The Tree Sort Algorithm is based on the following steps:

  • Recieve an unsorted array or list as input.
  • Store all the elements of the unsorted list in the binary search tree.
  • Implement inorder treaversal on the binary search tree.
  • Store the result of the inorder traversal into a new list and display its content.
#Creating the Queue class using linked list
class Node:
    def __init__(self, value=None):
        self.value = value
        self.next = None

    def __str__(self):
        return str(self.value)


class LinkedList:
    def __init__(self):
        self.head = None
        self.tail = None

    def __iter__(self):
        node = self.head
        while node:
            yield node
            node = node.next

class Queue:
    def __init__(self):
        self.linkedList = LinkedList()

    def __str__(self):
        values = [str(x) for x in self.linkedList]
        return ' '.join(values)

    def enqueue(self, value):
        new_node = Node(value)
        if self.linkedList.head == None:
            self.linkedList.head = new_node
            self.linkedList.tail = new_node
        else:
            self.linkedList.tail.next = new_node
            self.linkedList.tail = new_node

    def isEmpty(self):
        if self.linkedList.head == None:
            return True
        else:
            return False

    def dequeue(self):
        if self.isEmpty():
            return "The Queue is empty."
        else:
            tempNode = self.linkedList.head
            if self.linkedList.head == self.linkedList.tail:
                self.linkedList.head = None
                self.linkedList.tail = None
            else:
                self.linkedList.head = self.linkedList.head.next
            return tempNode

    def peek(self):
        if self.isEmpty():
            return "The Queue is empty."
        else:
            return self.linkedList.head

    def delete(self):
        self.linkedList.head = None
        self.linkedList.tail = None
#Creating the Binary Search Tree Class
import QueueLinkedList as queue

class BSTNode:
    def __init__(self, data):
        self.data = data
        self.leftChild = None
        self.rightChild = None
#Function to insert nodes in Binary Search Tree
def insertNode(root_node, node_value):
    if root_node.data == None:
        root_node.data = node_value
    elif node_value <= root_node.data:
        if root_node.leftChild is None:
            root_node.leftChild = BSTNode(node_value)
        else:
            insertNode(root_node.leftChild, node_value)
    else:
        if root_node.rightChild is None:
            root_node.rightChild = BSTNode(node_value)
        else:
            insertNode(root_node.rightChild, node_value)
    return "The node has been successfully inserted."
  
# Function to implement InOrder Traversal
def inOrderTraversal(root_node, tempList):
    if not root_node:
        return
    inOrderTraversal(root_node.leftChild, tempList)
    tempList.append(root_node.data)
    inOrderTraversal(root_node.rightChild, tempList)
#Function to implement Tree Sort Algorithm
def treeSort(tempList):
    newTree = BSTNode(None)
    sortedList = []
    for x in tempList:
        insertNode(newTree, x)
    inOrderTraversal(newTree, sortedList)
    print(sortedList)

unsortedList = [70, 50, 90, 30, 60, 80, 100, 20, 40]
treeSort(unsortedList)
 
#Output
[20, 30, 40, 50, 60, 70, 80, 90, 100]
Image 173

InOrder Traversal – 20 -> 30 -> 40 -> 50 -> 60 -> 70 -> 80 -> 90 -> 100

Time and Space Complexity

The time complexity for the Tree Sort Algorithm is O(NlogN) because it takes O(logN) time to insert each element in a binary search tree and we perform this operation for all N elements.

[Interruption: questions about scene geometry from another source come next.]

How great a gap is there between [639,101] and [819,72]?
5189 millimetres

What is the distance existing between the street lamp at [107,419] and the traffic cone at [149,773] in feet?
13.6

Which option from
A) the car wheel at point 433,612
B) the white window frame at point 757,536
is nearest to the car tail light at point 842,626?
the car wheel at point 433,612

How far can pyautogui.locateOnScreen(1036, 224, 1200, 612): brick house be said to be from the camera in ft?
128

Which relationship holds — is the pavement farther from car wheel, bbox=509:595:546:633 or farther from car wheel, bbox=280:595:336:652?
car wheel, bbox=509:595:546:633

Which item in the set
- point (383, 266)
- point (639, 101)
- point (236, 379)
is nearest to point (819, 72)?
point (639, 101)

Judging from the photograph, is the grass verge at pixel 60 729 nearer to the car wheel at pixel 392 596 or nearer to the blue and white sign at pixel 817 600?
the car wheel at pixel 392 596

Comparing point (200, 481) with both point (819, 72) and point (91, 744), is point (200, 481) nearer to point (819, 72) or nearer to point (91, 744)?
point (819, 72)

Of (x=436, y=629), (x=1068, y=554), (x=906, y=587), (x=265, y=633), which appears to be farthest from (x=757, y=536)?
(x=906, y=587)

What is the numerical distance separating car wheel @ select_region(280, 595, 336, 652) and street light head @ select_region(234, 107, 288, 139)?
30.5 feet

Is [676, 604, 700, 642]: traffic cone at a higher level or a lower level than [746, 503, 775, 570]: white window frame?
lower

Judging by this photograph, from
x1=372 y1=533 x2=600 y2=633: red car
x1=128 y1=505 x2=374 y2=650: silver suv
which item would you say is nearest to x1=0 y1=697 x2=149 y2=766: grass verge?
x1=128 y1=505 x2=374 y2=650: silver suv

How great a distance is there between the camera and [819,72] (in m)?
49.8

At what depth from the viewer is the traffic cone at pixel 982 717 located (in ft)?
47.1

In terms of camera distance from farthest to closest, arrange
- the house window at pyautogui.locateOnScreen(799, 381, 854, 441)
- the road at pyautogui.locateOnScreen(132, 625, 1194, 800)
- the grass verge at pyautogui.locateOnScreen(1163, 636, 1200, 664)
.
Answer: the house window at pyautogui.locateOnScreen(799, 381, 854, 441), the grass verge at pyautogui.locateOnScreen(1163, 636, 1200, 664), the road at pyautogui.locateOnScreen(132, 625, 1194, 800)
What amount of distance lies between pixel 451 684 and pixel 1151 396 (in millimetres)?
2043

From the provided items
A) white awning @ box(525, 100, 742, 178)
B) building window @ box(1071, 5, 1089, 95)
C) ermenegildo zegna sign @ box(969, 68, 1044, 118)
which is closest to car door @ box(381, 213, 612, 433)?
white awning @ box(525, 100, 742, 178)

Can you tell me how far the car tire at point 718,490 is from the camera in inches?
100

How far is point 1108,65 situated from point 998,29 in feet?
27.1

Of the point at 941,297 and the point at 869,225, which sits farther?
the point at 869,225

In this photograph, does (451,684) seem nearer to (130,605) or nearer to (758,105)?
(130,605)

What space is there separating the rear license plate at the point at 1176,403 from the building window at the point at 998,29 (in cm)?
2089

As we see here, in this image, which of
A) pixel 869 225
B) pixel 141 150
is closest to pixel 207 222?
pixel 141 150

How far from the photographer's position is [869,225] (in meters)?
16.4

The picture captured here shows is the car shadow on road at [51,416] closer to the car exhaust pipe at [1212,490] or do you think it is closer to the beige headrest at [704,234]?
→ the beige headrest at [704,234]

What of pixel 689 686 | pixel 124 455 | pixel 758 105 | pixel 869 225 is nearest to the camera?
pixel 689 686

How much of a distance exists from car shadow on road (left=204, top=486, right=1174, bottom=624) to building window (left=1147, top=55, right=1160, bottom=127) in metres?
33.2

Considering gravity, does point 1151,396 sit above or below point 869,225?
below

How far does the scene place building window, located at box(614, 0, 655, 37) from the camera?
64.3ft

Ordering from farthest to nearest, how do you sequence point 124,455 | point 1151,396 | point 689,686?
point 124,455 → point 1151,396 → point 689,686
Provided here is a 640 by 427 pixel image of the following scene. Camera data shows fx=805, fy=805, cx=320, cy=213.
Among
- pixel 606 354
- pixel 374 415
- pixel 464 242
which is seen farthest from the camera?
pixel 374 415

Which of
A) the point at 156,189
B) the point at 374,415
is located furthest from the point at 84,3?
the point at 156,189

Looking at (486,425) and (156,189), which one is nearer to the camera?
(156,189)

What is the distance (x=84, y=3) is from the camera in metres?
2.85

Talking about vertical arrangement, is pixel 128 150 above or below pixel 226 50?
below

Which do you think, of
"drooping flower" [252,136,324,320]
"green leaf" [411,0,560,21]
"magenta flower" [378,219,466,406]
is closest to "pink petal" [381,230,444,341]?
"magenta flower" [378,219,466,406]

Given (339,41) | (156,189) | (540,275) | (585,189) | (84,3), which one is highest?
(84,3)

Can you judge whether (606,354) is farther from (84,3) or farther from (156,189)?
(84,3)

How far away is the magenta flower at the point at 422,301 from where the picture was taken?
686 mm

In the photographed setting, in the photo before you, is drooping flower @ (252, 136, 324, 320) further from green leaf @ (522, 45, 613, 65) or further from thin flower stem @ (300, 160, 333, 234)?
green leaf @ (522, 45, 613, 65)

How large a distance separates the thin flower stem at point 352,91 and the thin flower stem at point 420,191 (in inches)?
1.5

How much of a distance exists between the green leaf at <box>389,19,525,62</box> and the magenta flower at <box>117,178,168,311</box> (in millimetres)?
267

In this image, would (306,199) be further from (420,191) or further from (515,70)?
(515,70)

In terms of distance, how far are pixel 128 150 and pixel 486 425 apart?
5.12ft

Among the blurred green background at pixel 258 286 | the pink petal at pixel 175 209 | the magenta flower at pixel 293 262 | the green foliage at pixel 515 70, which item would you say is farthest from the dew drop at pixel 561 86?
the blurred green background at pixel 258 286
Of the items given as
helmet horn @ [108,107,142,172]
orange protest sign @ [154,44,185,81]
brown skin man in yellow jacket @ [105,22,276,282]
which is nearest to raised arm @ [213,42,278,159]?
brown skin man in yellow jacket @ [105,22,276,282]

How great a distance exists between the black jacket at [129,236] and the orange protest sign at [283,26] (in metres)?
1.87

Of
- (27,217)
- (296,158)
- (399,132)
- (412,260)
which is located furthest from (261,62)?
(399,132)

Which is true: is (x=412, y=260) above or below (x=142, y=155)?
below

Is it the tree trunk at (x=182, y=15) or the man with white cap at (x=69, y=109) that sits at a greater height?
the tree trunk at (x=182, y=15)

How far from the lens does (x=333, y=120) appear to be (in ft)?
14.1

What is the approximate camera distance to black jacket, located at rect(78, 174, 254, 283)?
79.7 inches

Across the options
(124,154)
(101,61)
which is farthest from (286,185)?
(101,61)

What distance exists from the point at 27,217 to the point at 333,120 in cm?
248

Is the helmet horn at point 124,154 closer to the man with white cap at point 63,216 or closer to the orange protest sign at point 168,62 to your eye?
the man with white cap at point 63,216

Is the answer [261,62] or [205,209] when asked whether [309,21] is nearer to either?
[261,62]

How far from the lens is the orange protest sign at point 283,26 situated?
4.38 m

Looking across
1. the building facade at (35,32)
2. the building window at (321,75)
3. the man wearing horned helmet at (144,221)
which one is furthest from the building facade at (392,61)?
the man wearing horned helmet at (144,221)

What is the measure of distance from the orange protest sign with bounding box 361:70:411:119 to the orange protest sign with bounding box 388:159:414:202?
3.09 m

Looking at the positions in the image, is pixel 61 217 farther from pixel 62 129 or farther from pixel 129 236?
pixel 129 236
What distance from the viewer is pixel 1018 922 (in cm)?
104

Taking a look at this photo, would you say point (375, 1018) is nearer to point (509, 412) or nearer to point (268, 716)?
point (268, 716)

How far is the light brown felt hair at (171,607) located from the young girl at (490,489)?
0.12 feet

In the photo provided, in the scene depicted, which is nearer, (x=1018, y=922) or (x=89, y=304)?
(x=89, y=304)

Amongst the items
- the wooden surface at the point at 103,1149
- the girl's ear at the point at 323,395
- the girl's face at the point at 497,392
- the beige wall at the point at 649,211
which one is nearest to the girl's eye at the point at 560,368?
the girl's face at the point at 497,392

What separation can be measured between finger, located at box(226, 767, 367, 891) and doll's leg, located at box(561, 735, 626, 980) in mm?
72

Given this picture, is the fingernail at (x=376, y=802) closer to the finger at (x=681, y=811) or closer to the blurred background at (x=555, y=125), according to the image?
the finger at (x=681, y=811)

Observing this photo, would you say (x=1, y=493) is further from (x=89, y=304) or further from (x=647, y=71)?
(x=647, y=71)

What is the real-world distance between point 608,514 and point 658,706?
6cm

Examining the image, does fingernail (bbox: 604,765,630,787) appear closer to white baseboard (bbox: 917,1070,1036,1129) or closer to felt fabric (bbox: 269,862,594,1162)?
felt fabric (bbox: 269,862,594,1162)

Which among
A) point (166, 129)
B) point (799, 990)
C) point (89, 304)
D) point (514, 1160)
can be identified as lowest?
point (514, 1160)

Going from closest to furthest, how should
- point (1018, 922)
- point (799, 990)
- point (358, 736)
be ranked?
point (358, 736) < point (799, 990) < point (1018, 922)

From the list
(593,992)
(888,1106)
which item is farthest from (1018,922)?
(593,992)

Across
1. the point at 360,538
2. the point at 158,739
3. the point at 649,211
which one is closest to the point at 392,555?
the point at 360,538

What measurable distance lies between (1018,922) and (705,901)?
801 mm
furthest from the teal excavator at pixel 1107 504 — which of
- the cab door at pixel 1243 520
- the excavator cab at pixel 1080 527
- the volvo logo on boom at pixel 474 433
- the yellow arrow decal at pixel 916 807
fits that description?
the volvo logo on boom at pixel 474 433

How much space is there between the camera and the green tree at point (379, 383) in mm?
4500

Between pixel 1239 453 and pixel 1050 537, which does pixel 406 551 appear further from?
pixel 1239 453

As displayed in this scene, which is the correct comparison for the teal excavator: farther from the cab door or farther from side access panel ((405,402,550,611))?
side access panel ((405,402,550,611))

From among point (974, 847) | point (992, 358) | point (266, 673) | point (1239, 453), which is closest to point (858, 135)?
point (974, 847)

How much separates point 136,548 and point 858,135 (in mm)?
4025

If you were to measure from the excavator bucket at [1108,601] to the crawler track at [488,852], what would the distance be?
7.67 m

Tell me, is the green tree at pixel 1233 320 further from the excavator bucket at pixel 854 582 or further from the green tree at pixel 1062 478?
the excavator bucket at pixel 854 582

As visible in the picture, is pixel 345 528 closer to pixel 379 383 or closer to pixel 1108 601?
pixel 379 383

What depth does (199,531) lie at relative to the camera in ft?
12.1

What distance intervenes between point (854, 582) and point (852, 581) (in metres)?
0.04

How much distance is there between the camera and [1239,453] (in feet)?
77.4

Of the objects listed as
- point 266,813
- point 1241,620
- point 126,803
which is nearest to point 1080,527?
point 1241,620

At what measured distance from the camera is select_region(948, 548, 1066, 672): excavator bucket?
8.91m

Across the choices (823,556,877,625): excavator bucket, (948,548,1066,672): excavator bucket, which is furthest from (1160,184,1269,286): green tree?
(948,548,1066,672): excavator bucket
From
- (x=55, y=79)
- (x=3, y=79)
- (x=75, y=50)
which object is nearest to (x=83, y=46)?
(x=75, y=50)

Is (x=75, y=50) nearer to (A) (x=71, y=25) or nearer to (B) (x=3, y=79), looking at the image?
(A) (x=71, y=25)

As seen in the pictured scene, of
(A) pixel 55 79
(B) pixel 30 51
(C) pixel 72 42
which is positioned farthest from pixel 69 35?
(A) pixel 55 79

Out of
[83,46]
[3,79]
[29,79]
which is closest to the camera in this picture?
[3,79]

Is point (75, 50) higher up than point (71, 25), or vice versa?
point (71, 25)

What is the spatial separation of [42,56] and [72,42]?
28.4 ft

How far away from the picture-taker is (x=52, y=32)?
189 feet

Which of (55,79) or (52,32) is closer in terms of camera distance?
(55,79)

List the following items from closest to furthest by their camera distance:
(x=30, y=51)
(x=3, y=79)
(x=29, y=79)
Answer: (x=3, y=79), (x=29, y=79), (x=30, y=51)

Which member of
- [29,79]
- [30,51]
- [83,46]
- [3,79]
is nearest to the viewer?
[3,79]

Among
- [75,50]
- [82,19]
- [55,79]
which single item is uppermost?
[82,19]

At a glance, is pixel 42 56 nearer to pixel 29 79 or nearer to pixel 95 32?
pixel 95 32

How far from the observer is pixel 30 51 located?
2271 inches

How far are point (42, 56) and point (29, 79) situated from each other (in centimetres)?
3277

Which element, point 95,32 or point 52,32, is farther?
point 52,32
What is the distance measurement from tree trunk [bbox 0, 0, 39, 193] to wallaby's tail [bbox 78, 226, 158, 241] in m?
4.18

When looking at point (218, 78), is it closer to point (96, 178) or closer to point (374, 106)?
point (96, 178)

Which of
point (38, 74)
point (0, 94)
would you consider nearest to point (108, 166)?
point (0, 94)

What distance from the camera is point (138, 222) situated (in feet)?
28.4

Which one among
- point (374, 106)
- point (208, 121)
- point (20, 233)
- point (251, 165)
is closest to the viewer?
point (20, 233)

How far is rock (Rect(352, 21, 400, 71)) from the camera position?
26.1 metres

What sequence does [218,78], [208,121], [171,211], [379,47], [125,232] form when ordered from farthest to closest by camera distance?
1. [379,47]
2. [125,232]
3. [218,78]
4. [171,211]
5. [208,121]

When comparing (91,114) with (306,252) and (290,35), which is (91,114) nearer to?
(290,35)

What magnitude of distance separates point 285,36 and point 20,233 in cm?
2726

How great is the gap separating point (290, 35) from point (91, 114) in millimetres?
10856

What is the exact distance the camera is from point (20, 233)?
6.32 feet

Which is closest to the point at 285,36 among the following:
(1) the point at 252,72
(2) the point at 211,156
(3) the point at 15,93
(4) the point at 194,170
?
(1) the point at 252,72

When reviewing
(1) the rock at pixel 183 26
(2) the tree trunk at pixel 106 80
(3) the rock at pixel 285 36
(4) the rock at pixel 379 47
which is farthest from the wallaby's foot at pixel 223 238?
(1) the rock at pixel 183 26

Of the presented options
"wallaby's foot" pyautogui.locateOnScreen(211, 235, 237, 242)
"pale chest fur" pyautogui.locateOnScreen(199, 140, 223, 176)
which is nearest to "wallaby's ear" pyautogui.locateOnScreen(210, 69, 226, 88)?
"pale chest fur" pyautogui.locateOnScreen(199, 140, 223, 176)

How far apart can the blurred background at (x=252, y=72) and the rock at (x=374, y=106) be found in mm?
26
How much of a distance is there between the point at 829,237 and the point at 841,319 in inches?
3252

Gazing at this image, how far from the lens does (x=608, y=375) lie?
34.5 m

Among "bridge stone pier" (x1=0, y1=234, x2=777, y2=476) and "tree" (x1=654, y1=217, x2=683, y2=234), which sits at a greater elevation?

The space complexity is O(N) because we need an extra binary search tree data structure to store the unsorted data.

When to use or avoid Tree Sort

When to use Tree Sort:

  • Tree Sort is useful when sorting a large number of elements.

When to avoid Tree Sort:

  • The average time complexity for tree sort is O(NlogN). Hence, it can bbe avoided where time is a concern.
  • The binary search tree requires higher maintenance as it needs to be re-sorted again and again.